*** Records ***
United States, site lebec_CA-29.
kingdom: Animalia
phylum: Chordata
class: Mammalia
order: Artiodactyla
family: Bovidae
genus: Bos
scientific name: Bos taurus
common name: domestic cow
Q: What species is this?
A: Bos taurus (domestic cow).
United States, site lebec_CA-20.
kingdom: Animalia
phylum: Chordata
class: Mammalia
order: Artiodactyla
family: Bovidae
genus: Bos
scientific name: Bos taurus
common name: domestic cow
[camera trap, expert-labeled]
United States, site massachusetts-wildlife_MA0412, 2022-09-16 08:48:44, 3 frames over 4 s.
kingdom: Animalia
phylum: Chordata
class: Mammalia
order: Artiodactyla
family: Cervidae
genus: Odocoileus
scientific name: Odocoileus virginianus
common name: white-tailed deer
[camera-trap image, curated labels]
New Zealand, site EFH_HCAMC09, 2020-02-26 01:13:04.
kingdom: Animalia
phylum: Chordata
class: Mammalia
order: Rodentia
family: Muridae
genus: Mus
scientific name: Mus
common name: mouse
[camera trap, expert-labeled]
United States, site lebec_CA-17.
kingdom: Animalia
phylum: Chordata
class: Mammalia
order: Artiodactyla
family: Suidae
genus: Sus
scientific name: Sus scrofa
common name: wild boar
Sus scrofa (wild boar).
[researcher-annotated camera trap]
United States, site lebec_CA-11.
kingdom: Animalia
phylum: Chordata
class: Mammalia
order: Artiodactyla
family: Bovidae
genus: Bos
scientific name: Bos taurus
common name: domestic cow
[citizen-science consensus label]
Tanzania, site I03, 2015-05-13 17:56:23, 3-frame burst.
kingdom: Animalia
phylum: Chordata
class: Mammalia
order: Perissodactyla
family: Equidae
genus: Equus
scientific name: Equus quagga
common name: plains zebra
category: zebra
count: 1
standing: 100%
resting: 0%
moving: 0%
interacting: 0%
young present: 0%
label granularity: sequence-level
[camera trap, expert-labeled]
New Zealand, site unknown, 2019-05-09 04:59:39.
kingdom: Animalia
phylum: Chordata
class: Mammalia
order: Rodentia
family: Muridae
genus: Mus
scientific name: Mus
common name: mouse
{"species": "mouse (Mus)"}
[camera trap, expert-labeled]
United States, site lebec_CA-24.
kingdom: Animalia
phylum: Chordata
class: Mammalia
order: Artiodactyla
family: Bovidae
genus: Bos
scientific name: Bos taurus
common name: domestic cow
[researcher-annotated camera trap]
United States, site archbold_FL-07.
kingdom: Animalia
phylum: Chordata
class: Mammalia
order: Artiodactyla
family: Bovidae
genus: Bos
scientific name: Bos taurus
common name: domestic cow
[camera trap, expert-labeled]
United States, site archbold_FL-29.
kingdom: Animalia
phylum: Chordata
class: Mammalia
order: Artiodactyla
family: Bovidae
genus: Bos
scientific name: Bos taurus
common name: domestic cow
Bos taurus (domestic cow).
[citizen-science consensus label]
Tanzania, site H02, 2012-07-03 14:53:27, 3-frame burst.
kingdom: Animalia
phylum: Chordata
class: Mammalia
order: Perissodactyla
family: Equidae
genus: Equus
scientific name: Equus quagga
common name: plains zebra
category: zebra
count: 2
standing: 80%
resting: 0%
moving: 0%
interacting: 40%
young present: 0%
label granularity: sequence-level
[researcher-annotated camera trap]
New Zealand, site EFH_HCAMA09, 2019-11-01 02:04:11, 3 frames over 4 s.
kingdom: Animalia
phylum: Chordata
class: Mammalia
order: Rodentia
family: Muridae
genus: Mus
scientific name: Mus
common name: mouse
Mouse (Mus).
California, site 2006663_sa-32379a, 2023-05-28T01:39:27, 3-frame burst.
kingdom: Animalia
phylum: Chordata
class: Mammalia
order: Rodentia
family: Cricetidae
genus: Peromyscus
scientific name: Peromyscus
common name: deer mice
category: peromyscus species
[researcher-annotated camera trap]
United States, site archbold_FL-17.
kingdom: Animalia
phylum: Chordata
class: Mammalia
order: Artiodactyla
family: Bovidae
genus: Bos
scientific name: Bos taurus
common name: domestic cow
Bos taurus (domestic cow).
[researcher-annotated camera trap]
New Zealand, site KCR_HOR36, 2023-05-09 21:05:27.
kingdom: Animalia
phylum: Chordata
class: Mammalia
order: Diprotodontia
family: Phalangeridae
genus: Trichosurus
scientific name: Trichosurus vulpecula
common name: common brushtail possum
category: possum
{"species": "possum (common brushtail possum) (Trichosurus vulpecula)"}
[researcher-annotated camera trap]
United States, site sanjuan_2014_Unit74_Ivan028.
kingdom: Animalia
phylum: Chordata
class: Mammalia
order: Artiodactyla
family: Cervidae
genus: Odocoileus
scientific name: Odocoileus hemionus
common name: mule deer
*** End of Records ***
> _Problem to work on_
Go through the entries and copy every line that has "category".

> _Written response_
category: zebra
category: zebra
category: peromyscus species
category: possum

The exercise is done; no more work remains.